L’amour de soi : quelques pensées sur l’orgueil naturel

L’orgueil[1] est l’amour de soi-même et de toutes choses pour soi; il rend les hommes idolâtres d’eux-mêmes, et les rendrait les tyrans des autres, si la fortune leur en donnait les moyens.

Rien n’est si impétueux que ses désirs; rien de si caché que ses plans, rien de si habile que ses conduites : ses souplesses ne se peuvent représenter, ses transformations dépassent celles des métamorphoses, et ses raffinements ceux de la chimie…

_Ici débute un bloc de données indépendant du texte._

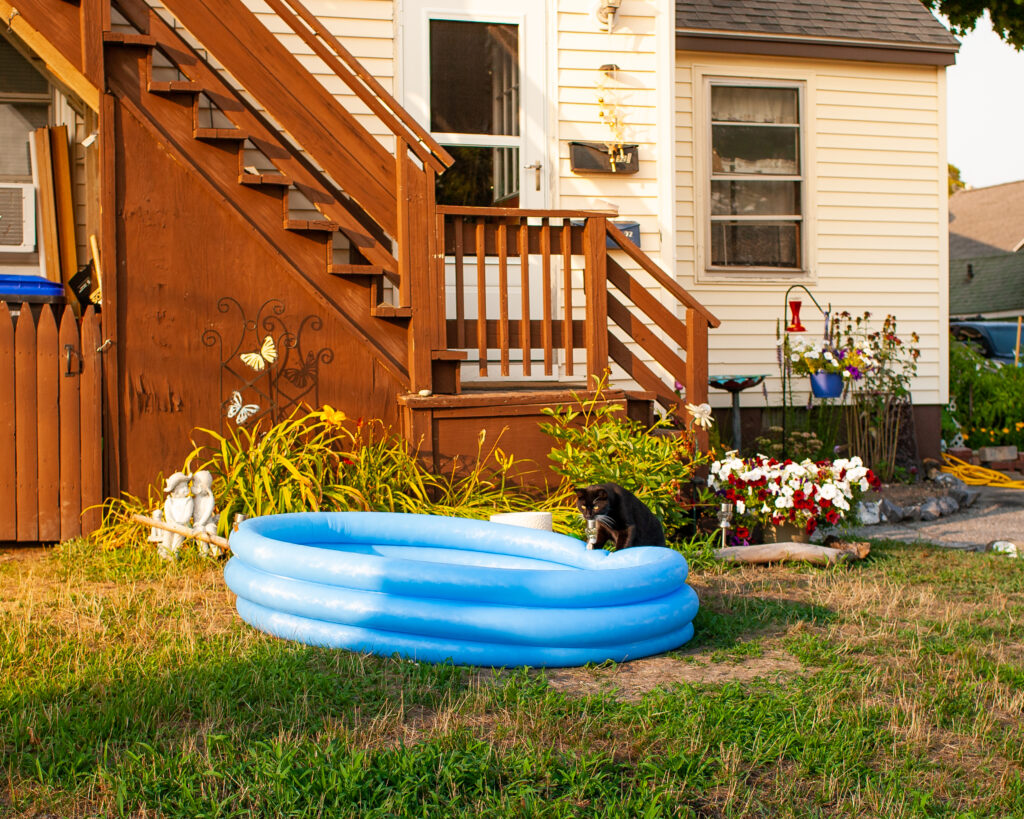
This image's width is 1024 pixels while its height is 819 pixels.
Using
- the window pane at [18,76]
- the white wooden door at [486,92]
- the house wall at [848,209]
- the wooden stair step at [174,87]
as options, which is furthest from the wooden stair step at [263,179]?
the house wall at [848,209]

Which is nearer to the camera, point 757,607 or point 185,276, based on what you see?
point 757,607

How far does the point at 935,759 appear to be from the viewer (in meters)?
2.75

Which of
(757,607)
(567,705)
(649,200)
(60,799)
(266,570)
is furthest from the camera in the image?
(649,200)

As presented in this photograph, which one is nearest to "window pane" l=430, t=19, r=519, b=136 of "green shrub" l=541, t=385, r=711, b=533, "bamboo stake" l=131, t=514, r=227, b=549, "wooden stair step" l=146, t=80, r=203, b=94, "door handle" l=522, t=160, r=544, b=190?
"door handle" l=522, t=160, r=544, b=190

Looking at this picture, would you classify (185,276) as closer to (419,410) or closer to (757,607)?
(419,410)

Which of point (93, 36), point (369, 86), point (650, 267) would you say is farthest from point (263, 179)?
point (650, 267)

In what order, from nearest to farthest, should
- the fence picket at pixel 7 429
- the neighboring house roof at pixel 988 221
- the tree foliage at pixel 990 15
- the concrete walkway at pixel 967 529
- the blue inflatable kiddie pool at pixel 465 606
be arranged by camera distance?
the blue inflatable kiddie pool at pixel 465 606 < the fence picket at pixel 7 429 < the concrete walkway at pixel 967 529 < the tree foliage at pixel 990 15 < the neighboring house roof at pixel 988 221

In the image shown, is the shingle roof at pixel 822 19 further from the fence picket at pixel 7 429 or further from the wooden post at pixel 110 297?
the fence picket at pixel 7 429

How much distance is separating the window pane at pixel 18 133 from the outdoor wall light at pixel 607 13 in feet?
14.0

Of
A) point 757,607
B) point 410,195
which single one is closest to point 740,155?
point 410,195

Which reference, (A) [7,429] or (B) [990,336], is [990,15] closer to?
(B) [990,336]

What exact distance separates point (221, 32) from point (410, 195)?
1436mm

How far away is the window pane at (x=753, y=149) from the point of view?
948cm

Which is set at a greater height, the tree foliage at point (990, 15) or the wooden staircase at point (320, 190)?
the tree foliage at point (990, 15)
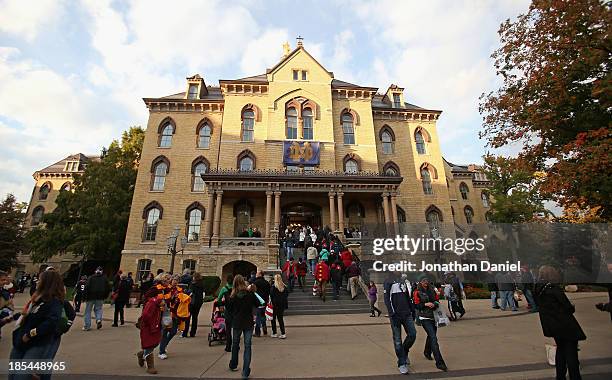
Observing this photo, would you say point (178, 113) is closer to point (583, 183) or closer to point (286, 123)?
point (286, 123)

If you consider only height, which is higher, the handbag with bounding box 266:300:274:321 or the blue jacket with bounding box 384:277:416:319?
the blue jacket with bounding box 384:277:416:319

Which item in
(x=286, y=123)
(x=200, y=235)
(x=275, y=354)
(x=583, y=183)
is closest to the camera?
(x=275, y=354)

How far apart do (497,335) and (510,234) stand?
8586 millimetres

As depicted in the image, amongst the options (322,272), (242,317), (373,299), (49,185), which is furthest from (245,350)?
(49,185)

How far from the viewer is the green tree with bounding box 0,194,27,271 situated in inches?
1099

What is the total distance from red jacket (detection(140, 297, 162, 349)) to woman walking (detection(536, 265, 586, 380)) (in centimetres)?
689

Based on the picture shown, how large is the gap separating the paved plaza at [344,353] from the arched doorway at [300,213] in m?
16.0

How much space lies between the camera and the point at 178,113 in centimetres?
2972

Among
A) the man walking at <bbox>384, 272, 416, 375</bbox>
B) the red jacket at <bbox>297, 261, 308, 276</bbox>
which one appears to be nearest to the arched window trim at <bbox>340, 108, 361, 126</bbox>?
the red jacket at <bbox>297, 261, 308, 276</bbox>

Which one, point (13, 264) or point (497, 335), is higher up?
Answer: point (13, 264)

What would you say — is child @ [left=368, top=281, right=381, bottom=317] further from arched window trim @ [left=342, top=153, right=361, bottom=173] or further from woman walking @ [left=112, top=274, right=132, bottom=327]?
Answer: arched window trim @ [left=342, top=153, right=361, bottom=173]

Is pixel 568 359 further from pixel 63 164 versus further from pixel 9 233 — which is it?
pixel 63 164

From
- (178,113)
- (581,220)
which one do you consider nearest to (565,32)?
(581,220)

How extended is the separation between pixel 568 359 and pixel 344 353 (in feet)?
13.6
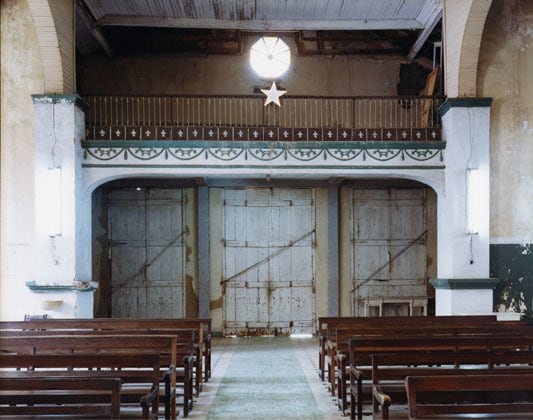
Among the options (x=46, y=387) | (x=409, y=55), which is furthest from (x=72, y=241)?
(x=409, y=55)

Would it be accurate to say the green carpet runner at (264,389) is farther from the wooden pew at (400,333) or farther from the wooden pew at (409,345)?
the wooden pew at (409,345)

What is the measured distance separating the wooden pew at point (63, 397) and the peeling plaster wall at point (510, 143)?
27.1 ft

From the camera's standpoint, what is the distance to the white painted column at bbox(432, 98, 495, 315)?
392 inches

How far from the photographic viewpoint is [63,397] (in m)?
4.15

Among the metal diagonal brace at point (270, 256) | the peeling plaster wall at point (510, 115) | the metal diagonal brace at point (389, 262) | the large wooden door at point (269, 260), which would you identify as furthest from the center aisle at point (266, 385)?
the peeling plaster wall at point (510, 115)

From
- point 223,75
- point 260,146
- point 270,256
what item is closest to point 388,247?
point 270,256

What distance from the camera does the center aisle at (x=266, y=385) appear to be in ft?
21.6

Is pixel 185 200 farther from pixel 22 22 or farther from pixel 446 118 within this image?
pixel 446 118

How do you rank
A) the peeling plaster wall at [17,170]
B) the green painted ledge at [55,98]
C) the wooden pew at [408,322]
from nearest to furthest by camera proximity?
the wooden pew at [408,322]
the green painted ledge at [55,98]
the peeling plaster wall at [17,170]

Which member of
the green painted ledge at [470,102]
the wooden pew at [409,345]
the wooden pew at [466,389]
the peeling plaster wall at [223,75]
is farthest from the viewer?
the peeling plaster wall at [223,75]

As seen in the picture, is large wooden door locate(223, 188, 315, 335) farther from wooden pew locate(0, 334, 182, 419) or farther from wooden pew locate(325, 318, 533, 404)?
wooden pew locate(0, 334, 182, 419)

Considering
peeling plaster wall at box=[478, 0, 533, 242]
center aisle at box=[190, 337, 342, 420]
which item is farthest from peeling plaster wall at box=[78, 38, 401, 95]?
center aisle at box=[190, 337, 342, 420]

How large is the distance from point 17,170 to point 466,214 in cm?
860

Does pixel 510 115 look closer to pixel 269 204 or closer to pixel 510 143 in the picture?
pixel 510 143
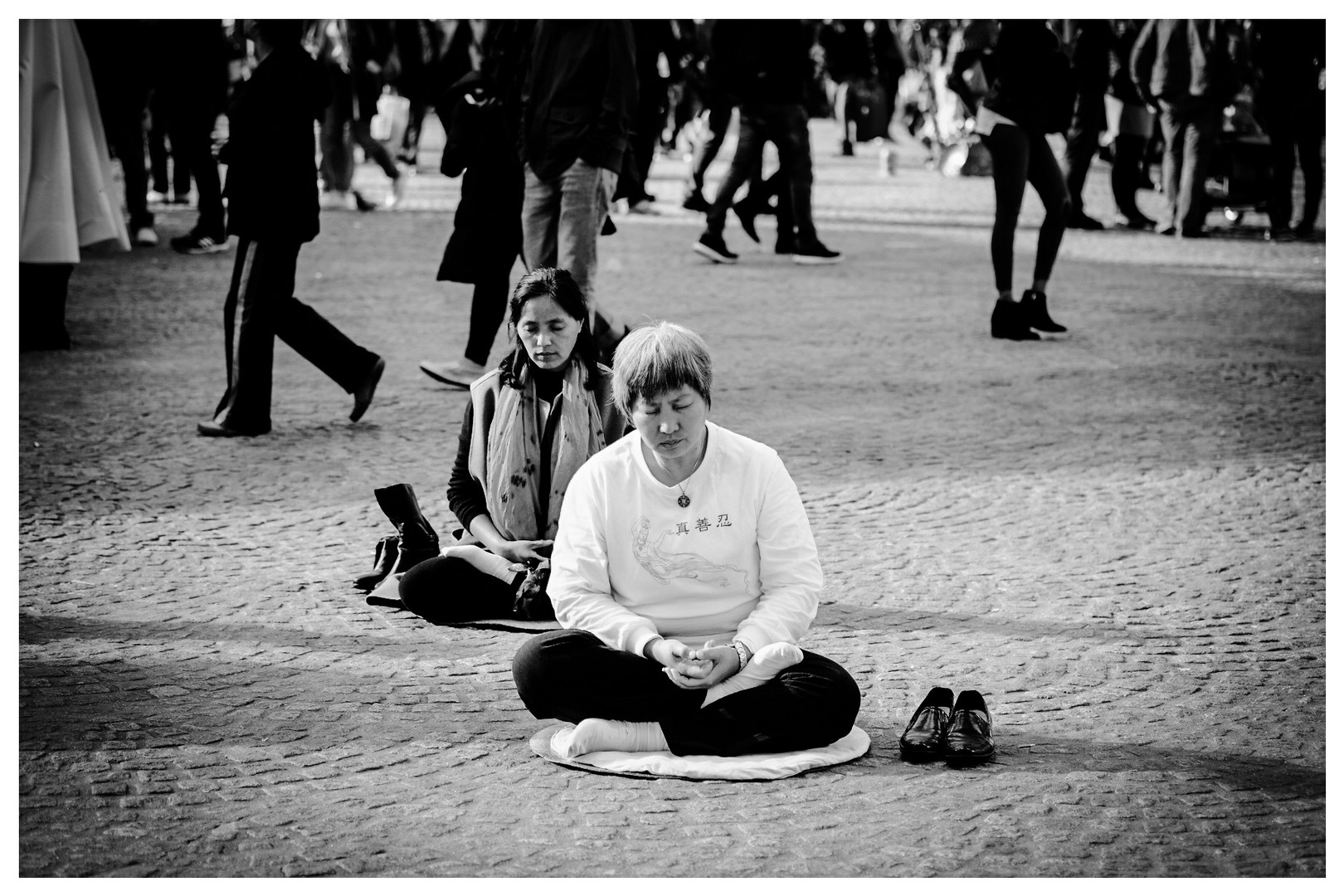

Il est dans tous les états de la vie et dans toutes les conditions; il vit partout et il vit de tout, il vit de rien; il s’accommode des choses et de leur privation; il passe même dans le parti des gens qui lui font la guerre, il entre dans leurs desseins, et ce qui est admirable, il se hait lui-même avec eux, il conjure sa perte, il travaille même à sa ruine … 

Enfin il ne se soucie que d’être, et pourvu qu’il soit, il veut bien être son ennemi.

Il ne faut donc pas s’étonner s’il se joint quelquefois à la plus rude austérité, et s’il entre si hardiment en société avec elle pour se détruire, parce que, dans le même temps qu’il se ruine en un endroit, il se rétablit en un autre.

Quand on pense qu’il quitte son plaisir, il ne fait que le suspendre ou le changer, et lors même qu’il est vaincu et qu’on croit en être défait, on le retrouve qui triomphe dans sa propre défaite…

L’orgueil est le plus grand de tous les flatteurs.

Il est inséparable de l’intérêt, de la vanité, enfin des passions en général. L’intérêt est l’âme de l’orgueil, de sorte que comme le corps, privé de son âme, est sans vue, sans ouïe, sans connaissance, sans sentiment et sans mouvement, de même, l’orgueil séparé de son intérêt, n’entend, ne sent et ne se remue plus…

L’intérêt parle toutes sortes de langues, et joue toutes sortes de personnages, même celui de désintéressé.

L’orgueil, lui, est égal dans tous les hommes, et il n’y a de différence que dans les moyens et dans la manière de le mettre au jour.

Si nous n’avions point d’orgueil, nous ne nous plaindrions pas de celui des autres.

Enfin, quelque bien qu’on nous dise de nous, on ne nous apprend rien de nouveau ! et on aime mieux dire du mal de soi-même que de n’en point parler...

La Rochefoucauld

(tiré des Maximes)

Proverbes 16/18 : « L’orgueil va devant la ruine, et l’esprit hautain devant la chute ».

Proberbes 13/10 : « Ce n’est que de l’orgueil que vient la querelle, mais la sagesse est avec ceux qui se laissent conseiller ».

Psaume 19/13 : « Garde aussi ton serviteur des péchés commis avec fierté (ou : des orgueilleux); qu’ils ne dominent pas sur moi: alors je serai irréprochable, et je serai innocent de la grande transgression ».

2 Corinthiens 12/20 : « Car je crains que, quand j’arriverai, je ne vous trouve pas tels que je voudrais, et que moi je ne sois trouvé par vous tel que vous ne voudriez pas, et qu’il n’y ait des querelles, des jalousies, des colères, des intrigues, des médisances, des insinuations, des enflures d’orgueil,… »


[1] L’auteur emploie le synonyme “l’amour-propre” dont l’expression remplaçait à son époque ce que nous définissons aujourd’hui par le mot “orgueil”

3 comments On L’amour de soi : quelques pensées sur l’orgueil naturel

  • vraiment…. bien dit!

  • Quelqu’un a écrit que l’orgueil ne réussit jamais mieux que quand il se couvre de modestie .. ça peut être très subtil .

    Il n’y a que cette divine nature en nous pour briser notre orgueil et le Saint Esprit nous aide à discerner ce qui motive nos paroles, nos actions .. aussi « reluisantes » et honorables soient elles ..

  • Oui, le sujet de l’orgueil est inépuisable … Je ne sais plus qui a dit que si on pouvait faire entrer tout l’orgueil du monde dans un placard, il ne resterait personne pour fermer la porte …

    La génération précédente a beaucoup prêché sur l’orgueil, aujourd’hui c’est moins le cas. C’est un message à deux tranchants : il faut être effectivement avertis et enseignés à ce propos, mais j’ai vu aussi les dégâts des excès de ce message, qui pousse parfois les gens à se déguiser, à masquer et à cacher.
    Ceci dit, la vision de l’orgueil de La Rochefoucauld (qu’il appelle « l’amour propre ») est tout à fait savoureuse. Elle nous aide à sourire de nous-même, et à nous prendre moins au sérieux.